== Written task ==
Turn the rows below into a numbered list with no blank lines, and leave the pictures out.
*-*-*
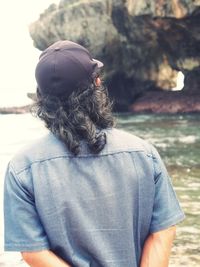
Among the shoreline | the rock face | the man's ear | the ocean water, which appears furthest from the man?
the shoreline

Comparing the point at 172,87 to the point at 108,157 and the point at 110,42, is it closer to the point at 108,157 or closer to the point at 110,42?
the point at 110,42

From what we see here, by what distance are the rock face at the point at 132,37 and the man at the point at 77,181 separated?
20.8 m

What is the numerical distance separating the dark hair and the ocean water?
4186mm

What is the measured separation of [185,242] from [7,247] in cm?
510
*-*-*
== Answer to this problem ==
1. Among the shoreline | the rock face | the man's ear | the ocean water, which appears furthest from the man?
2. the shoreline
3. Comparing the point at 172,87 to the point at 108,157 and the point at 110,42, is it closer to the point at 108,157 or closer to the point at 110,42?
4. the point at 110,42
5. From what we see here, by what distance are the rock face at the point at 132,37 and the man at the point at 77,181 separated?
6. 20.8 m
7. What is the numerical distance separating the dark hair and the ocean water?
8. 4186mm
9. What is the measured separation of [185,242] from [7,247] in cm?
10. 510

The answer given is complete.